• Work to complete:
A – Decide whether each statement agrees with the grief post below, and answer yes or no with the deciding words from the post: (i) The couple had been married for 41 years. (ii) She collapsed at home on their couch. (iii) Her funeral took place in March.
B – Answer these questions from the grief post below:
(i) What was the wife's name?
(ii) What birthday does the post give for her?
(iii) What date does the post give for their marriage?

Given text: Begin

Sadness getting frequent

Hi, I’m Tony!
After 37 years married and almost 41 years together I’ve lost my baby, my love my wonderful wife, my companion, my everything. We may say that at times I took her for granted, I thought we would reach an older age together, her birthday is 28 November 56 and these numbers appear everywhere I look, our marriage date 04-12-87 seems to be all over no matter where I point my eyes. We were just a few months apart from 68. I don’t know what to do, time is just here filled with memories and pain, at times I feel a physical, real pain in my heart. It started a couple of days after her death while walking through a path we walked together at our campsite, it doesn’t matter where I travel or walk, because everywhere I go We’ve done it before together. Heidi is everywhere, the memories are all over the apartment, streets, roads, places we visited. FRIENDS? Where are they? Her funeral was on the 28th of February this year, she collapsed at home on our couch. I tried to revive her, followed instructions while paramedics arrived but her last look was towards me with her gorgeous eyes as she was asking Tony save me!! Bring me back!! Now when I sit on the couch where she sat every day and listen to audiobooks while I watched TV and where we at times slept together I feel the loneliness.

Given text: End
Provided data: Begin

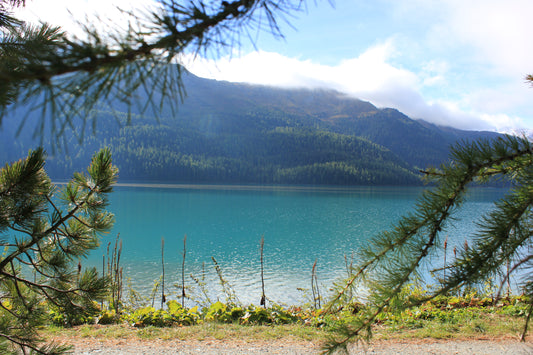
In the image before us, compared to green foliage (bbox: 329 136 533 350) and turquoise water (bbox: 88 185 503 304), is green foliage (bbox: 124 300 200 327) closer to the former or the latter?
turquoise water (bbox: 88 185 503 304)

Provided data: End

• Numbered responses:
A –
(i) No: "After 37 years married and almost 41 years together"
(ii) Yes: "she collapsed at home on our couch"
(iii) No: "Her funeral was on the 28th of February this year"

B –
(i) Heidi
(ii) 28 November 56
(iii) 04-12-87